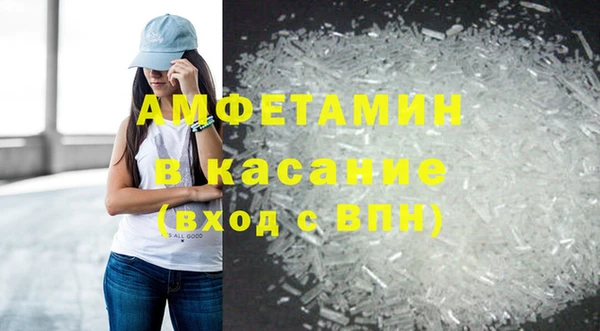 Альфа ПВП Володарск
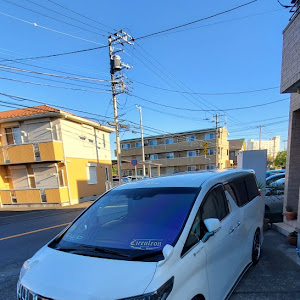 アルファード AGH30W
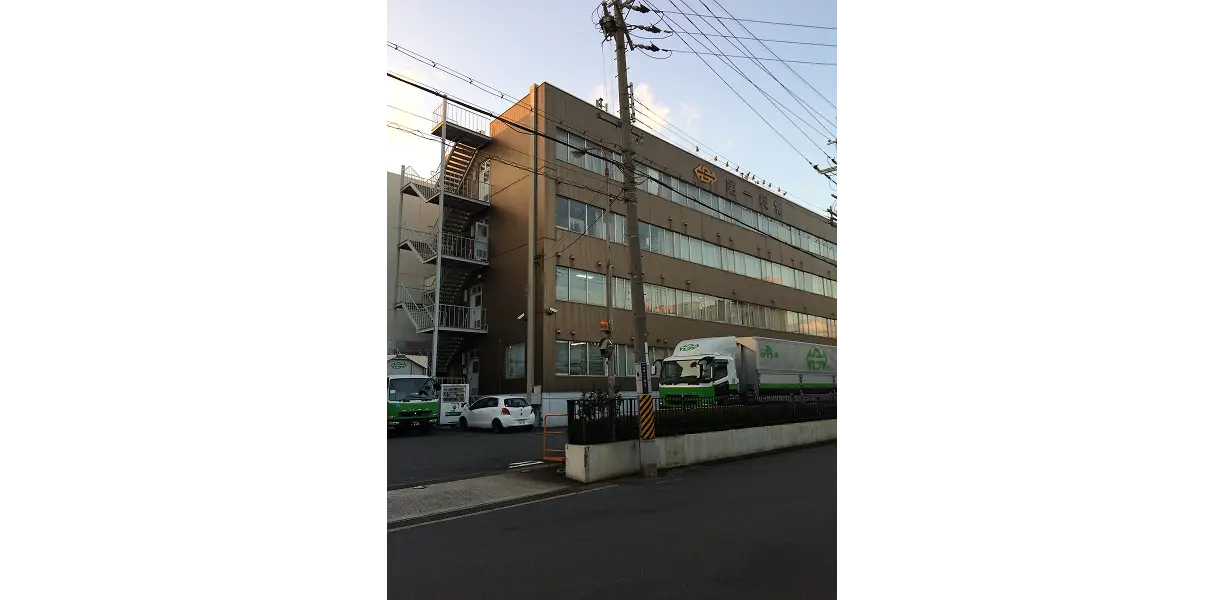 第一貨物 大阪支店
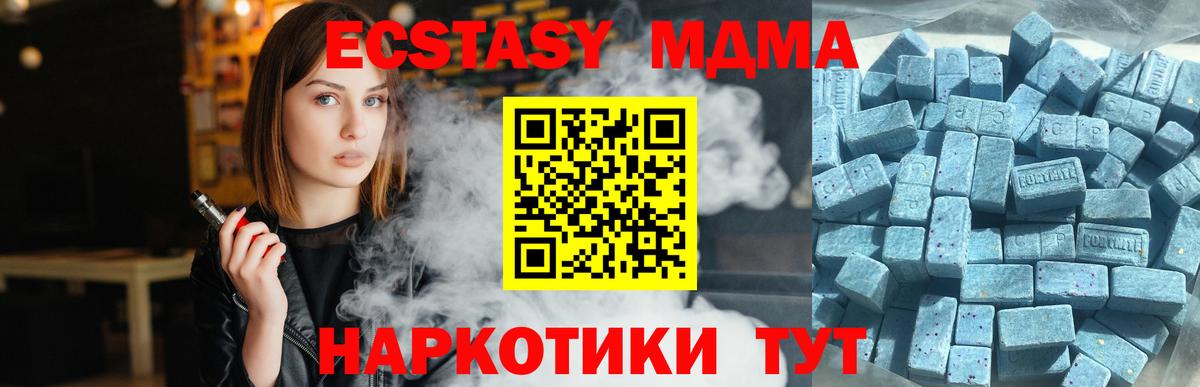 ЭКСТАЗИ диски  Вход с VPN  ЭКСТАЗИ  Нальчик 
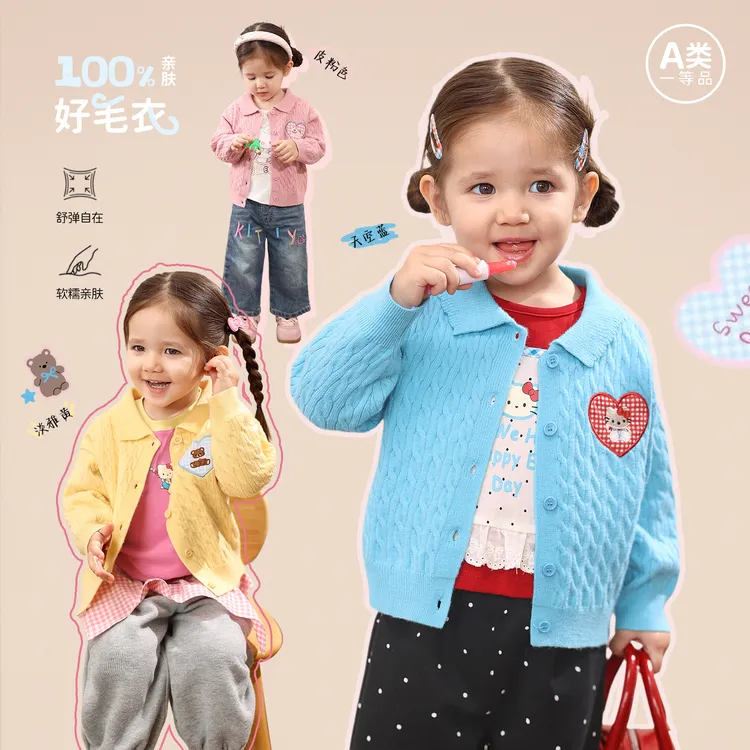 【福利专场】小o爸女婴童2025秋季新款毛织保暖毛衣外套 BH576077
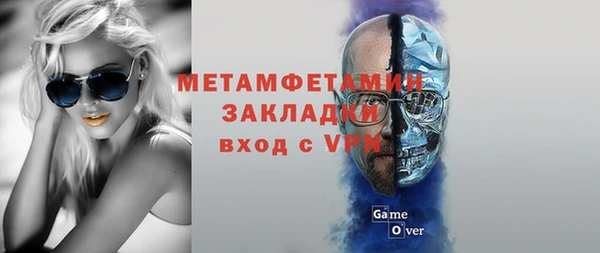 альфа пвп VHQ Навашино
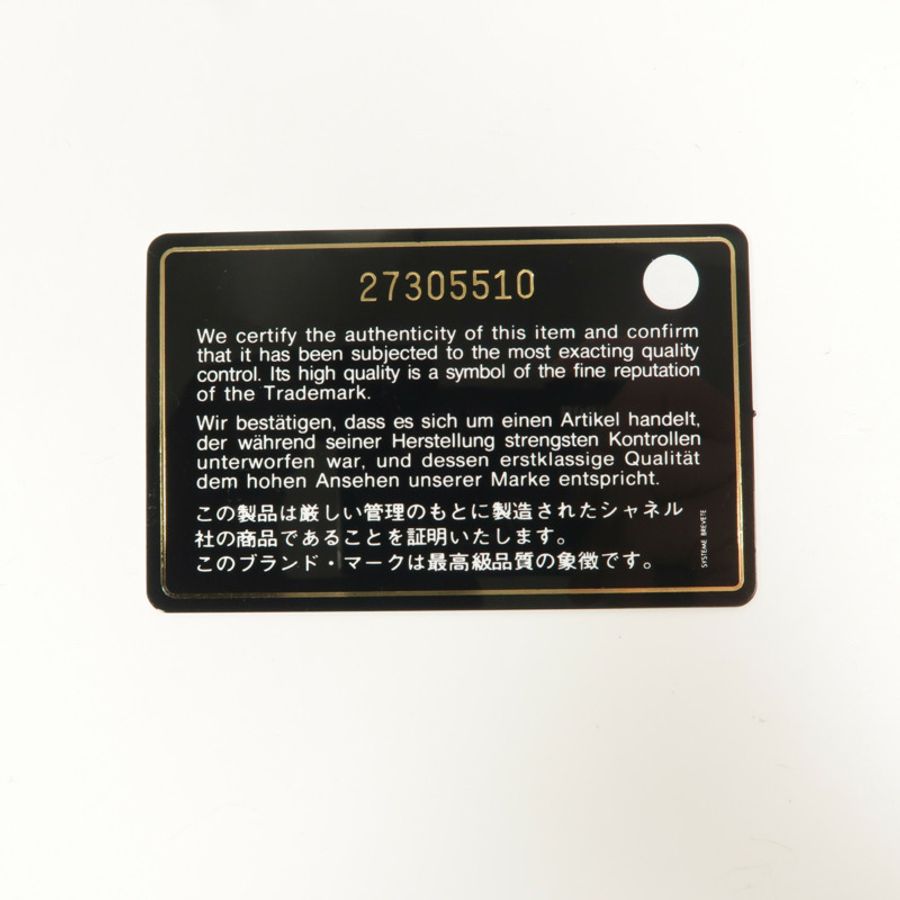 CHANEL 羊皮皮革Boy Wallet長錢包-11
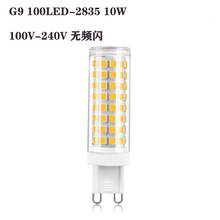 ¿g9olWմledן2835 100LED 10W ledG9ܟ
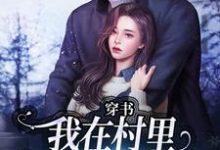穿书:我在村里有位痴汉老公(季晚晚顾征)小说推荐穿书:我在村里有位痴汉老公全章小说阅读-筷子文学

§ **Instructions to follow**
Could you copy all nine lines of the listing above exactly, leaving the pictures out of your answer?

§ **Answer box**
 Альфа ПВП Володарск
 アルファード AGH30W
 第一貨物 大阪支店
 ЭКСТАЗИ диски  Вход с VPN  ЭКСТАЗИ  Нальчик 
 【福利专场】小o爸女婴童2025秋季新款毛织保暖毛衣外套 BH576077
 альфа пвп VHQ Навашино
 CHANEL 羊皮皮革Boy Wallet長錢包-11
 ¿g9olWմledן2835 100LED 10W ledG9ܟ
穿书:我在村里有位痴汉老公(季晚晚顾征)小说推荐穿书:我在村里有位痴汉老公全章小说阅读-筷子文学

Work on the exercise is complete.